Аделия представила себе поросенка. Она училась на свиньях. Из всех домашних животных их внутренние органы в максимальной степени схожи с человеческими. Высоко в горах за крепкими стенами Гординус устроил ферму, на которой хранил мертвых свиней для обучения студентов. Трупы были закопаны в землю, оставлены на воздухе или гнили в деревянных сараях и каменных хлевах.
Абсолютное большинство посетивших ферму смерти студентов не выдерживало омерзительной вони и гудения мириад мух. Эти ученики отсеивались. Но Аделию заинтересовал процесс, в результате которого труп превращался в ничто.
— Даже скелет не вечен и, предоставленный сам себе, неизбежно рассыпается в прах, — говорил Гординус. — Сколь чудесен замысел, благодаря которому планета не завалена немыслимым количеством мертвых тел!
Процесс разложения притягивал Аделию еще и потому, что шел без участия мясных мух, которые неизбежно появлялись, если труп был доступен.
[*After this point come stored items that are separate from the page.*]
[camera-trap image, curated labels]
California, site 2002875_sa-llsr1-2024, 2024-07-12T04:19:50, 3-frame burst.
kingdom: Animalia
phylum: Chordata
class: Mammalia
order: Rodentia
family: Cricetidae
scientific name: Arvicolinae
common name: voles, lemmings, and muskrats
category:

Поэтому, уже получив степень доктора медицины, она принялась осваивать новую специальность на свиньях. Свиньи весной, летом, осенью и зимой — в каждый сезон свои особенности процесса разложения. Как они умерли? Когда? Трупы сидящие, висящие головой вниз, лежащие; захороненные, брошенные, долго пробывшие в воде; старые свиньи, едва рожденные сосунки, боровы, поросята…
Вот лежит поросенок. Аделия в недоумении. Умер недавно; прошло всего несколько дней с момента его появления на свет. Она несет его в дом Гординуса.
— Что-то новое, — говорит она. — Это вещество у него в анусе. Не могу определить какое.
— Наоборот, старое, — отвечает он. — Древнее, как грех. Это мужское семя.
Он ведет девушку на балкон с видом на бирюзовое море, усаживает и подкрепляет силы Аделии бокалом лучшего красного вина, а затем интересуется, желает она продолжить обучение или же вернется к общей медицине.
— Чего ты хочешь — познать истину или бежать от нее?
Учитель читает Вергилия, одну из «Георгик»; Аделия не помнит какую, но стихи уносят ее к первозданным, напоенным солнцем холмам Тосканы, где тучные, опьяневшие от хмельного воздуха овцы скачут, как ягнята, а разомлевшие пастухи слушают божественные звуки дудочки Пана.
— И любой из них может засунуть задние ноги овцы в сапоги, а свой член — в ее задний проход, — объясняет Гординус.
— Нет, — говорит она.
— Или сделать то же самое с ребенком.
— О Боже!
— Даже с младенцем.
— Нет!
— Да, — припечатывает он. — Я такое видел. Теперь «Георгики» тебе отвратительны?
— Теперь мне все отвратительно. — Потом она сообщает: — Я не могу продолжать обучение.
— Человек болтается между адом и раем, — весело говорит Гординус. — Иногда поднимается вверх, иногда падает вниз. Равно глупо отрицать его способность творить зло и подниматься до невиданных высот человеческого духа. Но именно благодаря этому противоречию движутся планеты. Ты открыла для себя пучины людской греховности, а я прочитал тебе стихи поэта, достигшего небес. Иди домой, доктор, и завяжи глаза. Я тебя не стыжу. Но заткни уши, чтобы не слышать крики мертвых. Истина не для тебя.